Ultimately, of all the cars mentioned there are only two possible contenders for the “most fun” title. Unsurprisingly perhaps the 911 is one of the choices, making the playoff because of its compact size, beautiful lines, honest grunt and total reliability.
However, the ultimate winner is the Alfetta GTV6. I had two of these in the 80’s and could never give a proper explanation (to she who must be obeyed) for why I sold the second one.
The Alfetta GTV has always been a good looking car and has been described as the first modern GT. Being an Alfa, it has some interesting characteristics and always presented a challenge in the unidentifiable minor fault department. In the 1980’s the car was good enough to beat the BMWs and Fords in various touring car championships and hence the recipe for the road car was interesting to say the least.
Why was it so good? The answer is that, rather like the 1980’s air cooled Porsche 911, it represented the engineer’s ultimate achievement using simple mechanical components, without power steering, multi-valve engines, complex engine management, ABS, front wheel drive amongst other things. Handling and balance on a properly sorted GTV6 puts it right up there with the best in the thrill department. It was a Bond car too!
The wonderful discovery is that a decently sorted GTV 6, with a few performance enhancing upgrades in the stables, suspension and brakes departments, remains a cracking good drive. More than that, however, it is a car which allows you to re-connect with that bygone age when it was possible to “feel” the road through the suspension and steering. It was one of the last cars built in a era when feedback was something that came from the wheels rather than the customer satisfaction form.
My GTV 6 is a re-built example which made its first serious outing in April 2008 in the hands of its then Owner and re-builder Wayne Ellett (EMC Racing in Reigate).

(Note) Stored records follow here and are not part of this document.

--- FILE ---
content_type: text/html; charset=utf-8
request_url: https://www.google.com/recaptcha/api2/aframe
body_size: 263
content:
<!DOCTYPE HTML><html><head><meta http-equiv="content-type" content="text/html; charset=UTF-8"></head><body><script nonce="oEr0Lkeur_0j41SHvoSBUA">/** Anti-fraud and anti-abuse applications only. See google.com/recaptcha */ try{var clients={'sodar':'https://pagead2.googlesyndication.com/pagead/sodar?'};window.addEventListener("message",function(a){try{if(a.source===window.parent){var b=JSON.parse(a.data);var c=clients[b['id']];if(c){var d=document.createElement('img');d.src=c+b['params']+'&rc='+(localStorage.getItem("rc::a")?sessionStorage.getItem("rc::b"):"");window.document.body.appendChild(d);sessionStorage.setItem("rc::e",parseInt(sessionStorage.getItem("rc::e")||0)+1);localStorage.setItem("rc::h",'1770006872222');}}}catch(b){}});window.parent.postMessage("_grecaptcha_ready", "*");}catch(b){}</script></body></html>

Before relieving Wayne of this wonderful car he proudly displayed a picture of his receiving the Chairman’s prize at a Spring Alfa day. It certainly looked nice!
Just over 18 months on, following a quiet winter of gentle testing, a thorough check over by Gary Walker (Bianco, also in Reigate), the GTV6 powered its way down to the Stelvio Pass and created a major impact at the Italian customs posts. It was the car delayed the longest by border control officers who felt the need to examine every detail of what was one of the best driving cars to come from Arese. Other tourists were waved by in their Porsches, Healeys, Jaguars and other splendid equipment. If you have a nice Alfa and you feel it is not appreciated, by your wife for example, you must take a trip to Italy and be prepared to dawdle through villages, towns and border controls!
The GTV 6 brings back memories of spring evening blasts up the glen to Rest and be Thankful on the Loch Lomond to Inverary road (Scottish members will know the place). Well the good news is that, while the population moving around the roads in Scotland has probably trebled since the 1980’s, there is a similar (actually better) road where you can re-generate that howling GTV6 performance on a grander scale. The road I found leads up to the Susten Pass in Switzerland. It is slightly off the beaten track and it was found because of a map reading error for which I am eternally grateful to my daughter for making.
So there we have it, back to a GTV6 which, after 25 years and a few upgrades, still produces a wonderful drive with the full audio-visual experience to match. However, best of all, while you will hear teenagers say – nice Porsche! – with a GTV6 you are much more likely to hear – wow, how cool is that? As rare as hen’s teeth!